Subsequent re-installations and upgrades do not even require physically visiting the machine. For this we use a small Perl script called "rekick" which installs a kickstart kernel (vmlinuz-kick) and associated initrd (initrd-kick.img) into the /boot in the root filesystem and then modifies the /boot/grub.conf to make the default boot option to use them. It then reboots the machine from this kernel and initrd image pair, which in turn starts the normal kickstart process and the machine is completely reinstalled from the server. Providing you can access the machine via telnet, rsh or ssh and become root, the machine can be remotely re-installed or upgraded.

This has actually proven exceptionally useful in service; it has been quite surprising how many of the reports of problems from users have been solved by simply re-installing the machine, returning it, if you like, to a known good state.

As is usual with the kickstart process, once the initial operating system install is completed, a post-install script is run. We have a very extensive post-install script mechanism which tailors the machine to the desired final configuration based upon configuration files placed on a central NFS file server. This includes configuring for a first boot run of our rsync-based automatic update distribution system.

One of the key concepts of the system is that clients are dataless. All the applications and operating system code are present locally, thus assuring reasonable system performance, but no user data is. This means that the fix-quickly-or-wipe strategy can be applied to the operating system without danger of harming the user's work, and so machines with suspected hardware faults can be swapped out for off- line examination.

++++

Instructions:
(1) In the excerpt on remote machine re-installation, which file does the "rekick" script change so that the kickstart kernel becomes the default boot option?
(2) Write the next paragraph of the excerpt on remote machine re-installation, picking up after its final sentence.

++++

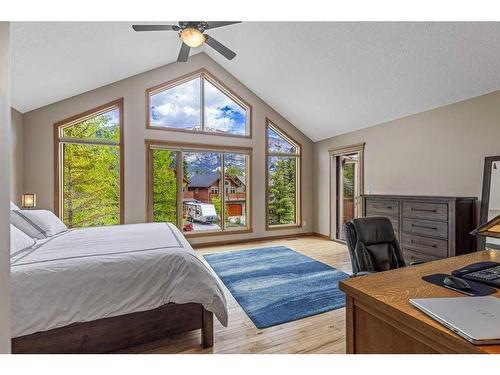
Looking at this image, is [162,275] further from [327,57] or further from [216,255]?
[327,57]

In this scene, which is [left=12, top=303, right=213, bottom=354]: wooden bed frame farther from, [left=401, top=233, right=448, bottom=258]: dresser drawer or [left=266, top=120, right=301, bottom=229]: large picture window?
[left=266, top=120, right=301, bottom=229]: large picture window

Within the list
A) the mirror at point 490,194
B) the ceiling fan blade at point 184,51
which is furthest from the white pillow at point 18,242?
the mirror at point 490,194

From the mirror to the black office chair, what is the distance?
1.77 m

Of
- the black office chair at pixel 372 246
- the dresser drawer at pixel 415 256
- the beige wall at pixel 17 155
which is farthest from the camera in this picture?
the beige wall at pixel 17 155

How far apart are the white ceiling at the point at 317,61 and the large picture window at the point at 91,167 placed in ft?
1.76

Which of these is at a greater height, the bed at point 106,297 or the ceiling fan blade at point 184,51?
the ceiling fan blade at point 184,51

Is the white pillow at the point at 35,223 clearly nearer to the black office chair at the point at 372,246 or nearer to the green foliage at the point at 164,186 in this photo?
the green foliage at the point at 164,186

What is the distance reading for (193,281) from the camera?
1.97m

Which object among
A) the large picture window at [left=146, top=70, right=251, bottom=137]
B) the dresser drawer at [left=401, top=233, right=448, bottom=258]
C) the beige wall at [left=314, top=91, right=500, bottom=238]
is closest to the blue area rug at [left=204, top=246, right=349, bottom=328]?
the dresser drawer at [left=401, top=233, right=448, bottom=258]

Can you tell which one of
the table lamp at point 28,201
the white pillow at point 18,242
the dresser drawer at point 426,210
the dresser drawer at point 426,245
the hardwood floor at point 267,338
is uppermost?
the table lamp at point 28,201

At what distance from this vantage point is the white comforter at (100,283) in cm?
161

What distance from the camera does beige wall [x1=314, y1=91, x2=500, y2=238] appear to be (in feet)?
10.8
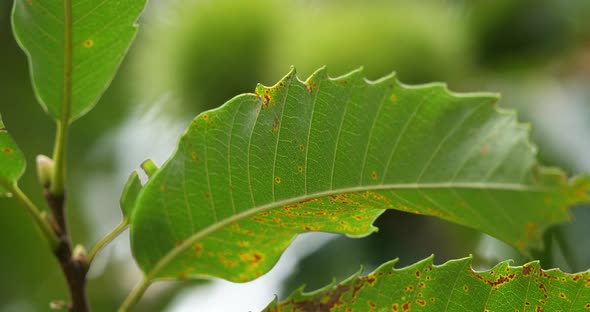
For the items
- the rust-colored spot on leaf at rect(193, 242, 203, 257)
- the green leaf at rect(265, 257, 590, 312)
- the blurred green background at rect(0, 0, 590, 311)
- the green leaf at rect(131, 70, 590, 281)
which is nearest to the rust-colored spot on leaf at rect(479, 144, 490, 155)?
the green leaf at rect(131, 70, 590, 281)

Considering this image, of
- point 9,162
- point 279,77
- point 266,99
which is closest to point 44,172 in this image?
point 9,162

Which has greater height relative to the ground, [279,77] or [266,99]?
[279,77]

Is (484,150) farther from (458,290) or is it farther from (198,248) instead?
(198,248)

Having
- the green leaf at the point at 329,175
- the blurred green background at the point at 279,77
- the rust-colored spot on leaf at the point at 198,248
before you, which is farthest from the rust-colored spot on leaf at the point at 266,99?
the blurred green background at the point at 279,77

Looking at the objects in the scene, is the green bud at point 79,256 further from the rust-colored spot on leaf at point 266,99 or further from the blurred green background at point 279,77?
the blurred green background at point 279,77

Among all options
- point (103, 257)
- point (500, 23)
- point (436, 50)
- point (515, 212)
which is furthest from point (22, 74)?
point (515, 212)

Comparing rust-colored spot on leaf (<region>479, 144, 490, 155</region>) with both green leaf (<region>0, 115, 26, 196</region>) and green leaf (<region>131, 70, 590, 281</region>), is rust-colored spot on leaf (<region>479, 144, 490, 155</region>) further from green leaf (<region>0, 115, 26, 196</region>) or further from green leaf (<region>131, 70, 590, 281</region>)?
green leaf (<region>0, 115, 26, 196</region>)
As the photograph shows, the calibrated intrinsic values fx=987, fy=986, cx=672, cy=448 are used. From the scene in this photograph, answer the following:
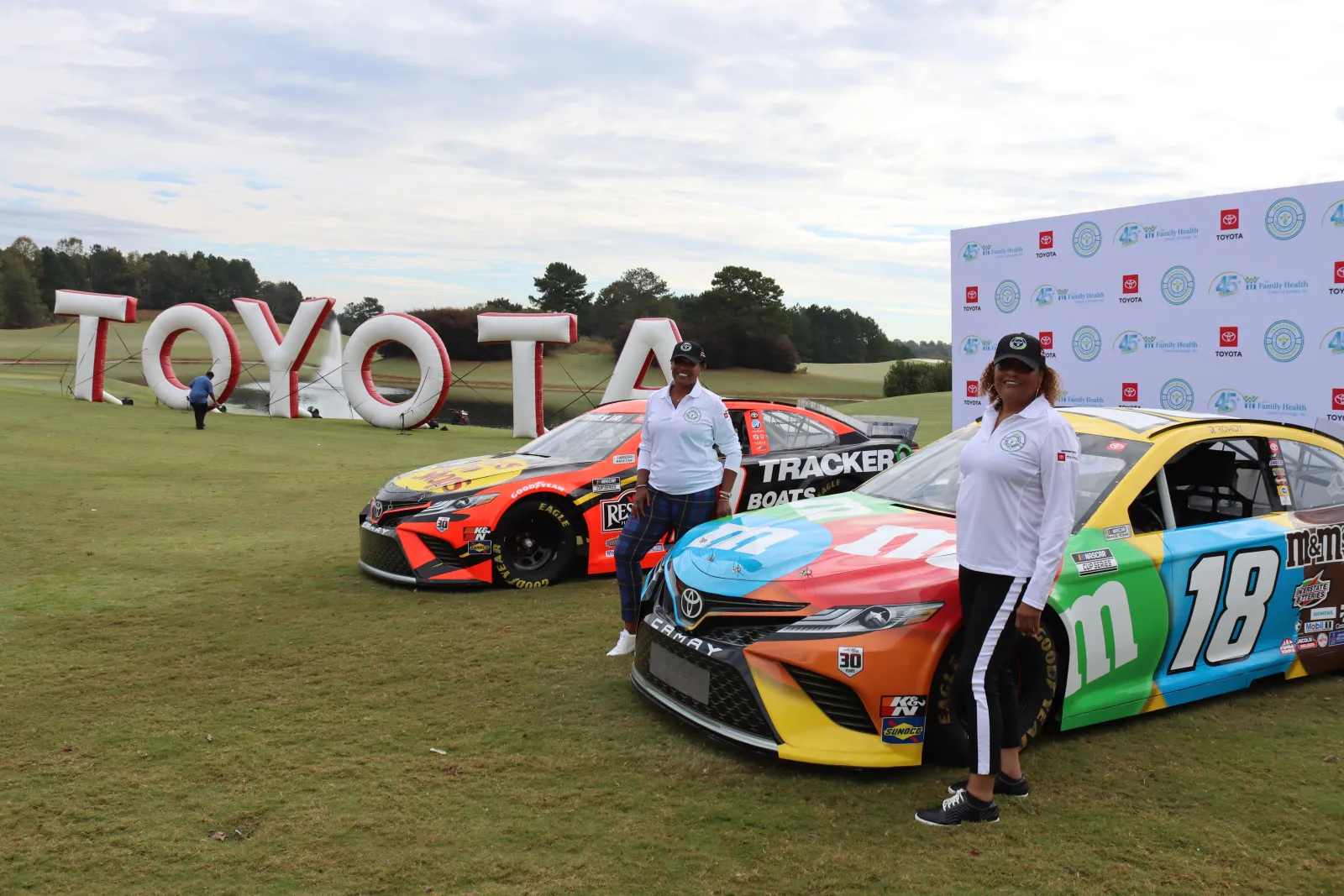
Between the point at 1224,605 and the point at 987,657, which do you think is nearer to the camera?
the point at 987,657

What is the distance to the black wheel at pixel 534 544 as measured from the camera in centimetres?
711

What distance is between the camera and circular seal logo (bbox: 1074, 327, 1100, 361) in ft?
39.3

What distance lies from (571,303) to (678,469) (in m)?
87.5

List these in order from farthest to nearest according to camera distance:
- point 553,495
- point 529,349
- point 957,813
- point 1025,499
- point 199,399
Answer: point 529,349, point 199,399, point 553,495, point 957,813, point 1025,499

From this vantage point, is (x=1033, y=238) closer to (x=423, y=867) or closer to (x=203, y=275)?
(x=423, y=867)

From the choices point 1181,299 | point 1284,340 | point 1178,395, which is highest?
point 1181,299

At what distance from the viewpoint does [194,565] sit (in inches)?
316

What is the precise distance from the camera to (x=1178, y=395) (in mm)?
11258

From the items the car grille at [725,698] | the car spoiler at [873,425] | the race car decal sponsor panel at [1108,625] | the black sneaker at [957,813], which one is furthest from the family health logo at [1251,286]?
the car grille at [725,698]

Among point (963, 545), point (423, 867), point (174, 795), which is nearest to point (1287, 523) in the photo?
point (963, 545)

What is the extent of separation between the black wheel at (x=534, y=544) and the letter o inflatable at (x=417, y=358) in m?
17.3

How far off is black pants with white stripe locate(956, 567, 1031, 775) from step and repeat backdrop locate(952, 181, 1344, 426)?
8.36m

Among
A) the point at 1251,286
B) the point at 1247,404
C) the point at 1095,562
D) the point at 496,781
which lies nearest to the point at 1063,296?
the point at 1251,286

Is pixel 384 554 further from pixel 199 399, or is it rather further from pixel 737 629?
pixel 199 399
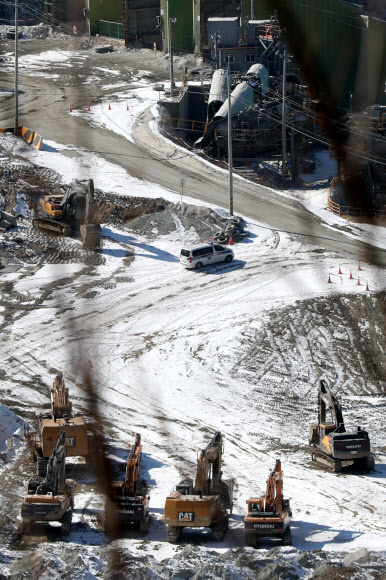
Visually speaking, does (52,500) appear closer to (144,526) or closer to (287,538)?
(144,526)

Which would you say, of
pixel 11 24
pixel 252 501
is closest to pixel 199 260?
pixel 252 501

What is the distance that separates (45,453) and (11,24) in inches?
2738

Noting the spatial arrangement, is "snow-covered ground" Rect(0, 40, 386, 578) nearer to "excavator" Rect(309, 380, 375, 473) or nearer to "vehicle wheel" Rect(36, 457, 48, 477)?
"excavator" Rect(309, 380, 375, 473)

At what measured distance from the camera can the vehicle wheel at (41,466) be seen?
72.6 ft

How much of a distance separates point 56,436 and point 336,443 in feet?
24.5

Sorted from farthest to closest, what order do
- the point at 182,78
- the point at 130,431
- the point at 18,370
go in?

++++

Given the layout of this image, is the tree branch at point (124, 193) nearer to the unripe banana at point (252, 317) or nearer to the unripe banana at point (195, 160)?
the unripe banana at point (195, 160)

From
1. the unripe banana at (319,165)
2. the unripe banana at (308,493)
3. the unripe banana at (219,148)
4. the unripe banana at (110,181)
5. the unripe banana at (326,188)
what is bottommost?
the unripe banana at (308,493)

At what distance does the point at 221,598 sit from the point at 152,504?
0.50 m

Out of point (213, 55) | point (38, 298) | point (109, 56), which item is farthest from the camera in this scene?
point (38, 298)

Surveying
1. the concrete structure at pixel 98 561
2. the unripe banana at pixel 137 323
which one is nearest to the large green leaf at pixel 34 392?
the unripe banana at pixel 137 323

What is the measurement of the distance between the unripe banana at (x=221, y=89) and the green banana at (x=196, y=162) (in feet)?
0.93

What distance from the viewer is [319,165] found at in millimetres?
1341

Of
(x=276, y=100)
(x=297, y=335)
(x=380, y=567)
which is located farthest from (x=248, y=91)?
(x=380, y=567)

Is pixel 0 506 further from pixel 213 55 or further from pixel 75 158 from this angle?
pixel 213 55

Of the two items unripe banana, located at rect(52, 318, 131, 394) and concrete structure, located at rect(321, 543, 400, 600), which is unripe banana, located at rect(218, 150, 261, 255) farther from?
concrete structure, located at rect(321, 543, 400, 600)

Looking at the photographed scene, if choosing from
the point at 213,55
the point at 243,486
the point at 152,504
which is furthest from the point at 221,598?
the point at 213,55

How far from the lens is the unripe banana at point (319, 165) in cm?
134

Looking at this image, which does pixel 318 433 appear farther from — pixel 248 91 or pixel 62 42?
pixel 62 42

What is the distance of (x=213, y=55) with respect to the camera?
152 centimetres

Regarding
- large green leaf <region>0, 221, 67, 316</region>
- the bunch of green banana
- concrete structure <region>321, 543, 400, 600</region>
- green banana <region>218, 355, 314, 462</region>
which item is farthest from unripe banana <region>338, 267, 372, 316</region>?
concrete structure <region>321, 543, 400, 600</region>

++++

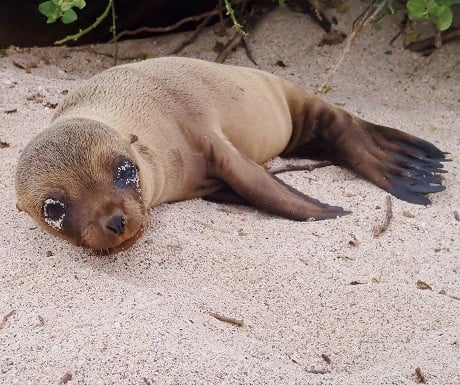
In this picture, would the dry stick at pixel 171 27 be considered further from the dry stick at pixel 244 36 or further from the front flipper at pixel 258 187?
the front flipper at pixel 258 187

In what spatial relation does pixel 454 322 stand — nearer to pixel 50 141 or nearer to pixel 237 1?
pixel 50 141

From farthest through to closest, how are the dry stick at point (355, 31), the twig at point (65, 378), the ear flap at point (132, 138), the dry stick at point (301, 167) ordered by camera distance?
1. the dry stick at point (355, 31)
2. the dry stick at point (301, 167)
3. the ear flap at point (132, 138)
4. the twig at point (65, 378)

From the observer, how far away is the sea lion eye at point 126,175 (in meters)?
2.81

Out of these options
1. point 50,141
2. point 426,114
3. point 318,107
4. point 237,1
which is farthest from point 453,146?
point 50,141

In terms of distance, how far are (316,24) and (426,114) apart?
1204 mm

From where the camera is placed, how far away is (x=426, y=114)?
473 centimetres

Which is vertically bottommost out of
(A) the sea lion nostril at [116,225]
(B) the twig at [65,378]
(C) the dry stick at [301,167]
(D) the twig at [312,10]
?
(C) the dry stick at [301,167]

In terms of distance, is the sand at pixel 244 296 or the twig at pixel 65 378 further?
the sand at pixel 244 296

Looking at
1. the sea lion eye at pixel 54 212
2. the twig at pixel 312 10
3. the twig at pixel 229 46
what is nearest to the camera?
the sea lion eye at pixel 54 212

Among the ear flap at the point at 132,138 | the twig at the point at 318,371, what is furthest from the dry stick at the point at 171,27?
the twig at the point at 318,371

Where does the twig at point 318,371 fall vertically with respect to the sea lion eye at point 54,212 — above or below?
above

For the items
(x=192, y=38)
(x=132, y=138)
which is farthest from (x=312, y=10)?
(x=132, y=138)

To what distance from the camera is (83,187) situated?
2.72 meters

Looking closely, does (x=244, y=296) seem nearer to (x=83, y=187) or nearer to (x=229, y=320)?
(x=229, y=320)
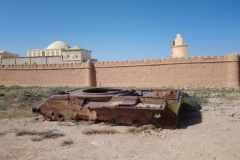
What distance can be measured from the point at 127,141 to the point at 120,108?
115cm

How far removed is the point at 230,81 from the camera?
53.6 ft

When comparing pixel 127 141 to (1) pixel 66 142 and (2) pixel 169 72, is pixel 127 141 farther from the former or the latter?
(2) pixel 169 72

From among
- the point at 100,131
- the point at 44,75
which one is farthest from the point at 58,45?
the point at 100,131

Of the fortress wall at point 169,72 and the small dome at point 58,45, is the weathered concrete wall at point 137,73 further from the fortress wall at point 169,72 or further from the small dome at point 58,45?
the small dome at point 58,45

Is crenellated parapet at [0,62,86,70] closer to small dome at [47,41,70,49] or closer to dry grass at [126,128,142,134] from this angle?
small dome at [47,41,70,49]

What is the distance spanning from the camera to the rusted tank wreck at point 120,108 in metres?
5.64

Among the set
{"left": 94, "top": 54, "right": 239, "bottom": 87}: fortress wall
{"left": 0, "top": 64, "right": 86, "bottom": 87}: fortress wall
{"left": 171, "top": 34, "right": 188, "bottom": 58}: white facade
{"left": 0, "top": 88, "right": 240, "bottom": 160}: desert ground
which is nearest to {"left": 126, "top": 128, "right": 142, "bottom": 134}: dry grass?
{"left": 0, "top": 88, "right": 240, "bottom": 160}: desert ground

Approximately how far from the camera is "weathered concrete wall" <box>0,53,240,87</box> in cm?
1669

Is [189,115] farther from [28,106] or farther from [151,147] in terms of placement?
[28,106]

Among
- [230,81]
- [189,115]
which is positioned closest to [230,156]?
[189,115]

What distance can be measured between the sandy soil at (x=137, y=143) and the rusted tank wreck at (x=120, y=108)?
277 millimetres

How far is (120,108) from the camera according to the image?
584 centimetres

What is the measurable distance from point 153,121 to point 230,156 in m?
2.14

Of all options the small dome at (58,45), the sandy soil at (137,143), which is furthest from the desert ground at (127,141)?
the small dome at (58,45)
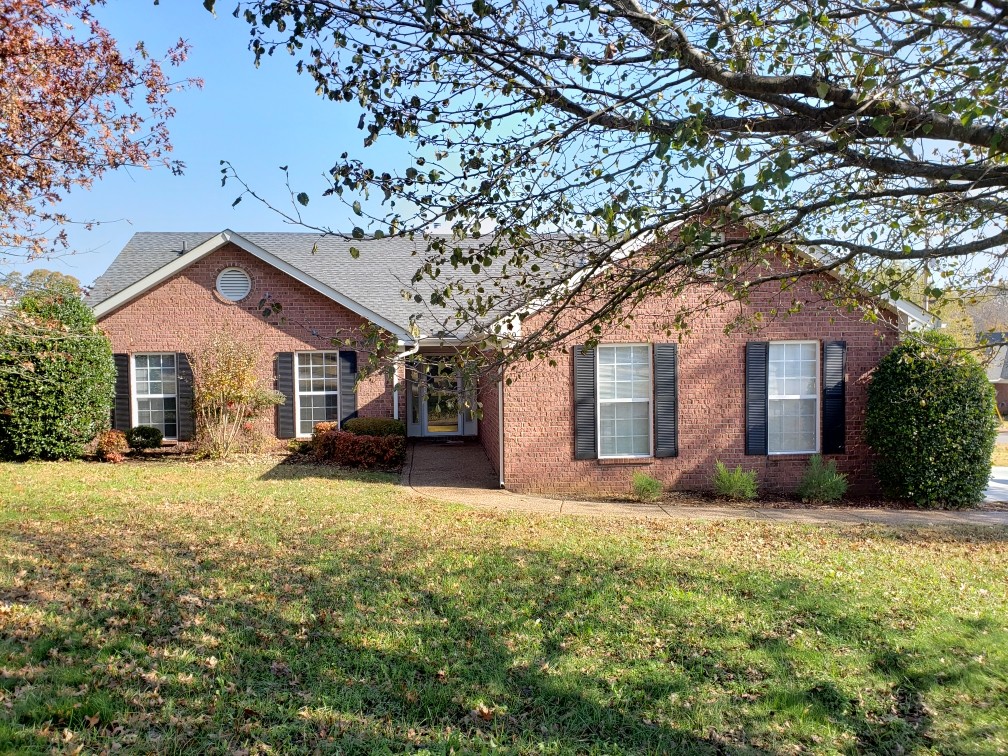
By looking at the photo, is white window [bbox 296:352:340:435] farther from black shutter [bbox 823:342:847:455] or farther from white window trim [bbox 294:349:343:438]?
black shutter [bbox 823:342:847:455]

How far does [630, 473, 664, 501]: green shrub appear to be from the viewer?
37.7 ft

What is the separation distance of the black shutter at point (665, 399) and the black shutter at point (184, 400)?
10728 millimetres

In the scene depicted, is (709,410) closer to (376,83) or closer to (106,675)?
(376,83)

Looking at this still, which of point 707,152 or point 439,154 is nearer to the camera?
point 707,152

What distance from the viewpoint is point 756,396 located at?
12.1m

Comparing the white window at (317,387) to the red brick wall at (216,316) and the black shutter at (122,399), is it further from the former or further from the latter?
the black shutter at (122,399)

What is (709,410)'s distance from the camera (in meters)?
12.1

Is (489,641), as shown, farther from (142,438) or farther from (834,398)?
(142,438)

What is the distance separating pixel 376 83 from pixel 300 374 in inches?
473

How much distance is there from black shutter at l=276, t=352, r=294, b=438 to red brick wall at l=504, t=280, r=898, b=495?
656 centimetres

++++

Responses in order:
(1) /boot/grub.conf

(2)
One of the neat features of the post install system is that it runs a script specific to the machine (if present, or a default script if not) taken from a central repository on a file server. These files can even be owned by either group administrators or end-users; this enables configuration control of specific machines without requiring root access to the systems. This also allows for a wide range of customization; for example, most machines are pre-configured to allow the casual attachment of USB ZIP drives and Scanners. Additional script components add support for local inkjet printers, DVD-ROM drives, CD-R and DVD-R writers, internal IDE ZIP drives, USB memory keyrings and the like.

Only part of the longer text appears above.